Waldron, Jeremy. “Homelessness and the Issue of Freedom”, New York University, New York City,
2015.

This article by Jeremy Waldron attempts to explain why the homeless people’s situation is one that lacks
true freedom that is guaranteed by the UN charters to all humans. He also refutes points made by
opponents of this view by citing how they’re splitting hairs over what really constitutes freedom to
disparage the view. It’s a useful essay to help build up what freedom truly means and knock down
common criticisms that would break down the discussion too quickly if they went unanswered. I plan to
use Waldron in a more in depth fashion as I delve into my essay by quoting his exact refutations and
important sources.

Dyan, Paula. “How Does It Feel to Be Homeless?” Street Sense Media, 19 Dec. 2018,
https://www.streetsensemedia.org/article/how-does-it-feel-to-be-homeless/.
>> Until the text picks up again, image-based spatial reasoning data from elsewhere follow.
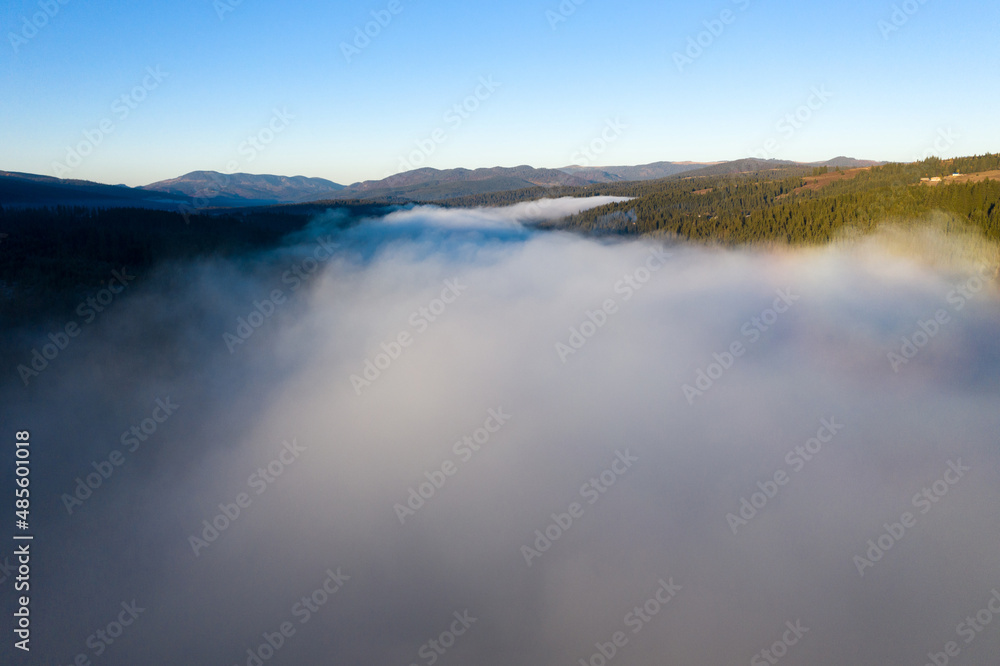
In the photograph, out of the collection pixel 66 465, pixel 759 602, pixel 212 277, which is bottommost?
pixel 759 602

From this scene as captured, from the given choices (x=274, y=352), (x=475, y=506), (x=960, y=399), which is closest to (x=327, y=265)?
(x=274, y=352)

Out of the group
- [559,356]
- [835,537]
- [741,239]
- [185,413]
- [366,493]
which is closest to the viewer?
[835,537]

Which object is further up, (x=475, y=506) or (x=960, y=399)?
(x=960, y=399)

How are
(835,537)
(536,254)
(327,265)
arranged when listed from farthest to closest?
(536,254), (327,265), (835,537)

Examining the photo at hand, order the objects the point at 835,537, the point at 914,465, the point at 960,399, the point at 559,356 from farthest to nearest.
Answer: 1. the point at 559,356
2. the point at 960,399
3. the point at 914,465
4. the point at 835,537

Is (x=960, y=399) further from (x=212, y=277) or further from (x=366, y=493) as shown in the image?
(x=212, y=277)

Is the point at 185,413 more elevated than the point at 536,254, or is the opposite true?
the point at 536,254

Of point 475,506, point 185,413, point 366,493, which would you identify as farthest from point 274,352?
point 475,506

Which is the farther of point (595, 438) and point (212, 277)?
point (212, 277)

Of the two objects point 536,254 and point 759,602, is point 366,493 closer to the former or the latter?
point 759,602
Paula Dyan outlines why it’s awful to be homeless. She spares no feelings or descriptions as she directly
quotes the replies of the unfortunate people she interviewed.
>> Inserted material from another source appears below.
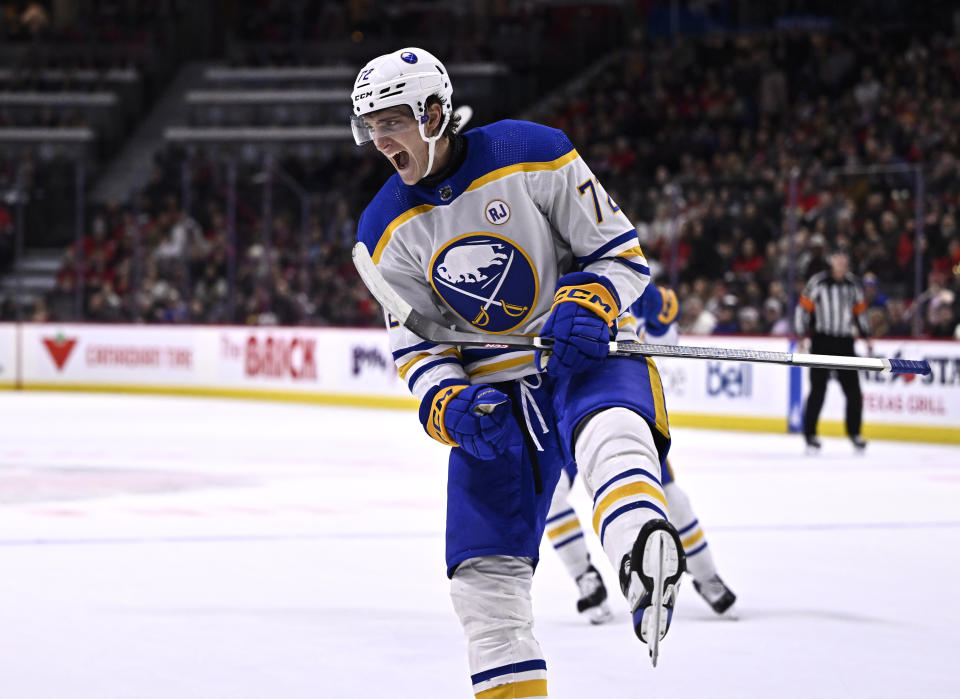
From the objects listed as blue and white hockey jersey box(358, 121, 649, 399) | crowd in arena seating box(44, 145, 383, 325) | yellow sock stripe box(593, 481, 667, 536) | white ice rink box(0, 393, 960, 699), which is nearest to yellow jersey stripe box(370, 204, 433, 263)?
blue and white hockey jersey box(358, 121, 649, 399)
Skolnik, Terry. “Freedom and Access to Housing: Three Conceptions.” Windsor Yearbook of Access to
Justice, vol. 35, 2018, pp. 226–242., www.doi.org/10.22329/wyaj.v35i0.5690
Terry Skolnik argues that both views of freedom-the ‘positive’ view of freedom being self-mastery, while
the ‘negative’ view being freedom due to no oppressive interference by another power. Skolnik goes on to
discuss how it’s possible to help the homeless obtain their positive freedom, while avoiding a violation of
negative freedom, which is what opponents of his view claim is happening-that creating safety net to help
the homeless is somehow oppressing the right to live free without interference of an overarching power.
Skolnik’s important division of the positive and negative views of freedom in philosophy comes as a
great aid for my essay, as it makes it very clear what to argue from, and what not to use.
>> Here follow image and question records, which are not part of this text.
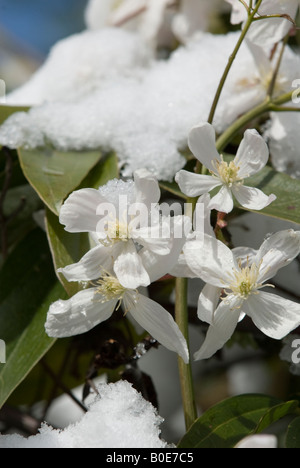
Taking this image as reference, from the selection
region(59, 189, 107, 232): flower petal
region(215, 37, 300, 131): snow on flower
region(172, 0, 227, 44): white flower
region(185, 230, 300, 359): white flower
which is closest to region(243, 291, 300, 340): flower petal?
region(185, 230, 300, 359): white flower

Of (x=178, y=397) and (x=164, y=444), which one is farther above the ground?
(x=164, y=444)

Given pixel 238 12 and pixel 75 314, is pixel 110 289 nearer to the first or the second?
pixel 75 314

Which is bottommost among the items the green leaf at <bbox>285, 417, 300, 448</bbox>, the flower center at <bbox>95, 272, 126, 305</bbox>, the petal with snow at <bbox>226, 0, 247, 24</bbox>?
the green leaf at <bbox>285, 417, 300, 448</bbox>

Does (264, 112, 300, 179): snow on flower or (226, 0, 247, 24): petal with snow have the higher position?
(226, 0, 247, 24): petal with snow

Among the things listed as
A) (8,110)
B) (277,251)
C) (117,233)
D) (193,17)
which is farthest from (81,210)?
(193,17)

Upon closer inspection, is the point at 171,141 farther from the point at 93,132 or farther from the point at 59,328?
the point at 59,328

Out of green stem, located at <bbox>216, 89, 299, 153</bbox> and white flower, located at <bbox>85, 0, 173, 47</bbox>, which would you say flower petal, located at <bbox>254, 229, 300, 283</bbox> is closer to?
→ green stem, located at <bbox>216, 89, 299, 153</bbox>

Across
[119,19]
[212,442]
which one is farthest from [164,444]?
[119,19]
Rajagopal, Balakrishnan “Special Procedures for the Homeless and Human Rights”, Office Of The High
Commissioner Of Human Rights, United Nations.
www.ohchr.org/en/special-procedures/sr-housing/homelessness-and-human-rights

This is the charter from the High Commissioner of Human Rights in the UN. It is the go to source for
citing what is considered to be the decisive authority in the modern world for what is considered fair for
human access. As an important legal standard, this article will frequently get referenced for usage.